◆ **Ejercicios propuestos**
A: Indique si cada afirmación concuerda con el texto sobre el albergue de Tierra Blanca y responda sí o no, citando literalmente las palabras del texto que lo determinan: (i) Dolores, la jefa, es una religiosa. (ii) Tierra Blanca se ubica al norte de Veracruz. (iii) Los migrantes recién bajados del tren esperan su desayuno dentro del albergue.
B: Prolongue el texto sobre el albergue de Tierra Blanca a partir de su última oración.

◆ **Texto de lectura**
Fotografía: Laura Leszinski, Luis Ruiz.
Son las seis de la mañana y la alarma de mi teléfono está sonando, hora de ir a trabajar. Una mañana más en Tierra Blanca, un poblado al sur de Veracruz donde el calor es casi permanente y raramente se escucha algún ruido en las calles; medio dormido salgo de bañarme y camino hacia la casa de mi jefa, Dolores, una religiosa que aunque use falda, tiene más pantalones que cualquiera. En su carro rojo nos dirigimos a nuestro trabajo en el Albergue Decanal Guadalupano, casa para miles de migrantes que cada año transitan por nuestro país en busca de un futuro más digno para ellos y sus familias. Es la mañana de un miércoles y fuera de la casa ya están unos veintitantos hermanos centroamericanos esperando su desayuno, recién bajados del tren; dentro, en los dormitorios del albergue, otros cuantos ya están despiertos después de descansar por primera vez en varias noches; es tan sólo el inicio de un día que sin duda nos traerá nuevas historias, aprendizajes, alegrías, corajes, tristezas y esperanzas.

◆ **Material de partida**

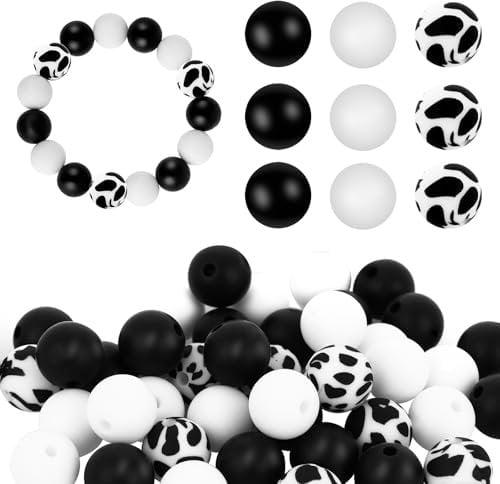 50Pcs Cow Print Silicone Beads, 12mm Cow Print Rubber Beads for Keychain Making, Bulk Black White Silicone Beads for Necklace Bracelet Making, Round Cow Spacer Beads for Jewelry Accessories DIY Crafts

◆ **Respuestas**
A:
(i) Sí: «mi jefa, Dolores, una religiosa».
(ii) No: «un poblado al sur de Veracruz».
(iii) No: «fuera de la casa ya están unos veintitantos hermanos centroamericanos esperando su desayuno».

B:
“¿Hay algo por lo que quisieran pedir a Dios hoy?”, les pregunto en la oración antes del desayuno. Las peticiones son similares; por su familia, por ellos, por los que se quedaron en el camino; cada uno se solidariza con la petición del otro, aquí ya no hay guatemaltecos, nicaragüenses, hondureños, salvadoreños, mexicanos, ya sólo hay soñadores, parte de un solo grupo en busca de sobrevivir para tener pan y vida. A la hora de servir el desayuno, las reacciones son varias. “¡Qué rico, arrocito y frijoles!”, dicen los más positivos; “¿No tiene más tortillas?”, piden los más hambrientos; algunos expresan “¿Arroz y frijoles otra vez?”. Pero no importa, el estómago se llena de alimento y el corazón de fuerza, y vaya que es necesaria, la situación no es nada favorecedora y aún queda más de la mitad del camino para llegar a su destino. Las inclemencias climáticas y la mala alimentación o la falta de ella los han dejado débiles, y la violencia, temerosos. Ésa, que es pan de cada día; de parte del crimen organizado que los explota y esclaviza, de las autoridades que los reprimen y maltratan, y de la sociedad que los excluye e ignora.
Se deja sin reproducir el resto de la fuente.